Verfasst: Freitag 1. Mai 2015, 15:20
von flying
Wo soll er denn den Lindneri und Brevis erwerben? Das sind schon sehr brauereitypische Schädlinge. Die bietet wohl nicht mal Weihenstephan an aber man kann ja nie wissen... :Greets Sortenrein wird wohl meistens der Amylolytikus verkauft. Der macht unter CO2-Wäsche eine sehr reine Säure.

Echte Spontangärung bei Bier ist ein reines Glücksspiel. Selbst in traditionellen Lambic-Brauereien haben sie Angst irgendwas zu verändern oder gar zu putzen. Da wurden bis zu 80 verschiedene Mikroorganismen nachgewiesen.

Re: Sauerbier: Ein Risiko für Hobbybrauer?

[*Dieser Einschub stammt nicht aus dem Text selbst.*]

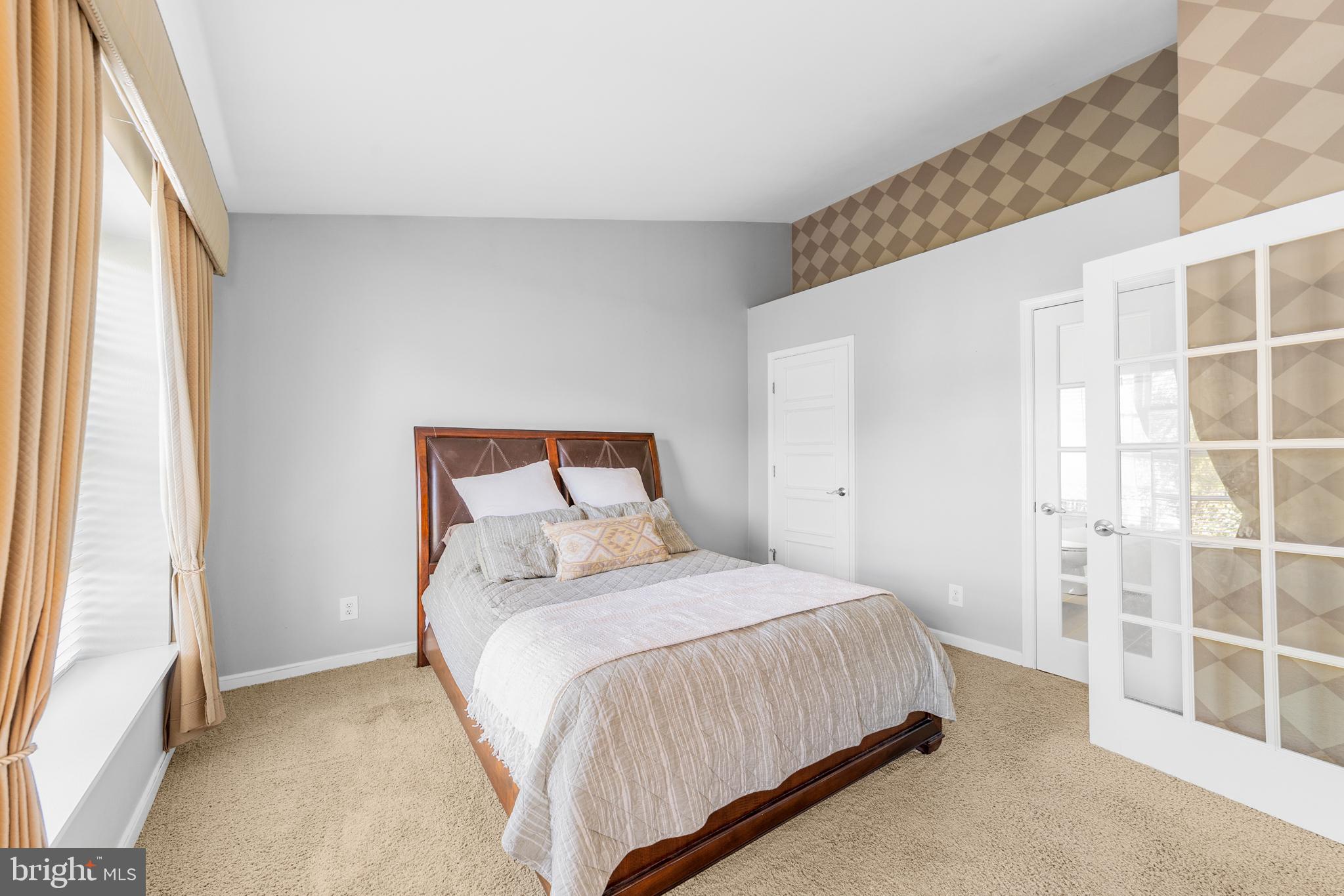 1010 Crestmont Drive Mantua, NJ 08051 - Photo 21 of 25 a bedroom with a bed and a window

Verfasst: Freitag 1. Mai 2015, 15:32
von Ladeberger
Ich bezog mich hier auch auf die üblichen Lacto-Kulturen, z.B. die von Wyeast mit L. buchneri oder entsprechenden Verfahren (z.B. als Art von Sauergut mit L. amylolyticus). Zudem säuern L. brevis zu schnell und geschmacklich sehr aggressiv, das ist kaum vernünftig steuerbar. Ein Gärgefäß, das später wieder für "saubere Gärungen" verwendet werden soll auf Gut Glück mit allerei bierschädlichen MOs zu beeimpfen ist in der Tat keine gute Idee, da stimme ich allen Vorschreibern zu.

Gruß
Andy

Re: Sauerbier: Ein Risiko für Hobbybrauer?

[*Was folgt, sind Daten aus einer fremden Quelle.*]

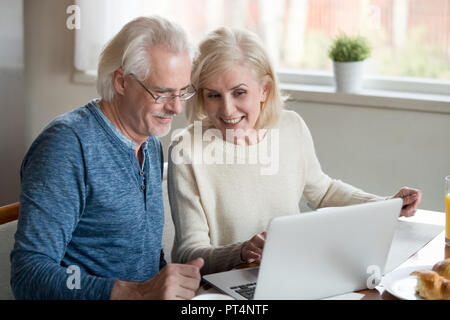 Happy old family couple talking using laptop having breakfast together, surprised excited senior woman looking at computer screen showing smiling midd Stock Photo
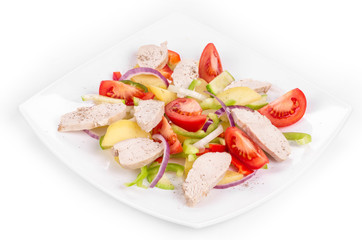 Warm meat salad with vegetables.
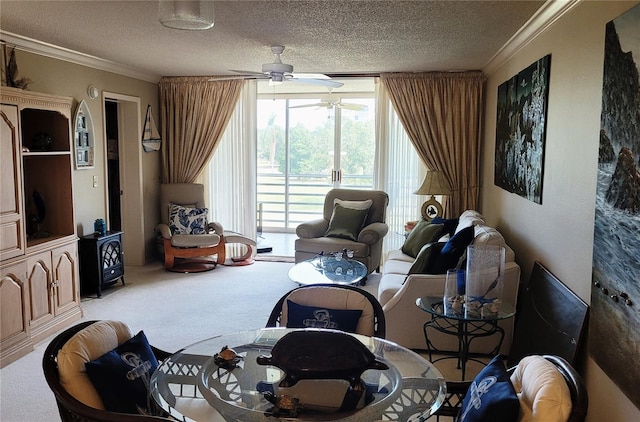 carpeted living room with crown molding, ceiling fan, and a textured ceiling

Verfasst: Freitag 1. Mai 2015, 16:58
von GutGrut
L. brevis gibt es von White Labs und Wyeast.
Funktionieren aber ziemlich gut.

Re: Sauerbier: Ein Risiko für Hobbybrauer?

Verfasst: Freitag 1. Mai 2015, 17:01
von Seed7
Ulrich hat geschrieben:Ich empfehle immer das Basisfermentat (oder Sauergut) separat herzustellen und später auszumischen. Wenn man so einen Lakto- Propagator richtig verwendet, kann man die Lactobac. Ewig führen.
Das ist die methode die ich moment nueze fuer einige Biere, das "Sauergut" mache ich mit der L.Brevis. Bei dem mischen der zwei Bieren gebe ich immer Brettanomyces dazu, sonst wird es ein langweiliges Bier. Daswichtigste an Sauerbieren ist nich die Sauere an sich sondern die ester die damit gemacht werden koennen. Bacterien die ein breites spectrum an saueren machen sind eigentlich interessanter als die Lacto's.

Meine gearfasser, Schläuche, abfuellroehrchen usw. benutze ich für alles durch ein ander und habe damit noch keine probleme empfunden.

@Ulrich, kann ich die L.brevis genau so wie die hefe einfrieren?

Ingo

Re: Sauerbier: Ein Risiko für Hobbybrauer?

Verfasst: Samstag 2. Mai 2015, 10:05
von Ulrich
Seed7 hat geschrieben:@Ulrich, kann ich die L.brevis genau so wie die hefe einfrieren?Ingo
Wie ich geschrieben habe, vertrete ich die Ansicht, daß es nicht ungefährlich ist, den Brevis zu kultivieren.
Aber im Algemeinen ist die Einlagerung von Laktos ein wenig anders zu handhaben.
Wir lagern auf Kryo Pearls sowohl die Hefe, wie auch die MS-B bei -70*C ein.
Bei Lakto.-B sollte man aber wissen, dass die viel empfindlicher auf niedrigen pH reagieren, bzw die Milchsäure toxisch für sie selber ist. Lakto. B lange Lagern bei niedrigem pH/ höherer Konzentration an MS (von Stamm zu Stamm unterschiedlich empfindlich) ist nicht Ziel-führend.